*What is required:*
Copy the material below word for word, keeping every line, number, and line break unchanged.

*Given records:*
================================

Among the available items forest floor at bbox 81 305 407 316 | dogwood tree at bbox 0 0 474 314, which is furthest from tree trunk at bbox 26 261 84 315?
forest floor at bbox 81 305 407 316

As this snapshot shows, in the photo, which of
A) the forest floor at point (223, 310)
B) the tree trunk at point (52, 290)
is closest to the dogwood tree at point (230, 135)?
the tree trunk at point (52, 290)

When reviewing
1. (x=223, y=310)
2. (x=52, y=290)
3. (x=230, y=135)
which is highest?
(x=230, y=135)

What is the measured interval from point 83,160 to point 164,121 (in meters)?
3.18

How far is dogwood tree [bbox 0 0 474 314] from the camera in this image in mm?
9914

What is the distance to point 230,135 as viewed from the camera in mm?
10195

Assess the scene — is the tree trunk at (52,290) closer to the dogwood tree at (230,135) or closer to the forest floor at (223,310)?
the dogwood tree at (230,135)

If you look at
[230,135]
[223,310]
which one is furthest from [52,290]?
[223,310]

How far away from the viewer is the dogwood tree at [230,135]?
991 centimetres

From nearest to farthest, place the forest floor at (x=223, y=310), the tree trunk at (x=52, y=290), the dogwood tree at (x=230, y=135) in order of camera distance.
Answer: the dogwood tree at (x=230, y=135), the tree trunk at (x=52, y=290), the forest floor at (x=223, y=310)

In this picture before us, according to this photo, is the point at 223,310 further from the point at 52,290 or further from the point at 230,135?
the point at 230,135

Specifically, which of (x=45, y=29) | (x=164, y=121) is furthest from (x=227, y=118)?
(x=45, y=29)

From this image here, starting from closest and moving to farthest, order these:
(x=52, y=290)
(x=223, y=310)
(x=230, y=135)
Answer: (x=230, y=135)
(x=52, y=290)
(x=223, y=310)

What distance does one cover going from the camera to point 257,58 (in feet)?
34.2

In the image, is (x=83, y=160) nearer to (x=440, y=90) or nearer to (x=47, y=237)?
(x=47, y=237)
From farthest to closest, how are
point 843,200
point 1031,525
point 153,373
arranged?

================================

*Result of this exercise:*
Among the available items forest floor at bbox 81 305 407 316 | dogwood tree at bbox 0 0 474 314, which is furthest from tree trunk at bbox 26 261 84 315?
forest floor at bbox 81 305 407 316

As this snapshot shows, in the photo, which of
A) the forest floor at point (223, 310)
B) the tree trunk at point (52, 290)
is closest to the dogwood tree at point (230, 135)?
the tree trunk at point (52, 290)

When reviewing
1. (x=223, y=310)
2. (x=52, y=290)
3. (x=230, y=135)
which is highest?
(x=230, y=135)

What is the measured interval from point 83,160 to point 164,121 (in meters)?
3.18

How far is dogwood tree [bbox 0 0 474 314] from the camera in this image in mm?
9914

What is the distance to point 230,135 as viewed from the camera in mm?
10195

Assess the scene — is the tree trunk at (52,290) closer to the dogwood tree at (230,135) or closer to the forest floor at (223,310)?
the dogwood tree at (230,135)

If you look at
[230,135]
[223,310]
which one is furthest from [52,290]?
[223,310]

How far away from the viewer is the dogwood tree at [230,135]?
991 centimetres

From nearest to farthest, place the forest floor at (x=223, y=310), the tree trunk at (x=52, y=290), the dogwood tree at (x=230, y=135) in order of camera distance.
Answer: the dogwood tree at (x=230, y=135), the tree trunk at (x=52, y=290), the forest floor at (x=223, y=310)

In this picture before us, according to this photo, is the point at 223,310 further from the point at 52,290 or further from the point at 230,135?
the point at 230,135

Specifically, which of (x=45, y=29) | (x=164, y=121) is furthest from (x=227, y=118)?
(x=45, y=29)

From this image here, starting from closest and moving to farthest, order these:
(x=52, y=290)
(x=223, y=310)
(x=230, y=135)
Answer: (x=230, y=135)
(x=52, y=290)
(x=223, y=310)

What distance does one cover going from the camera to point 257,58 (in feet)?
34.2

In the image, is (x=83, y=160) nearer to (x=440, y=90) or nearer to (x=47, y=237)?
(x=47, y=237)
From farthest to closest, how are
point 843,200
point 1031,525
point 153,373
arranged?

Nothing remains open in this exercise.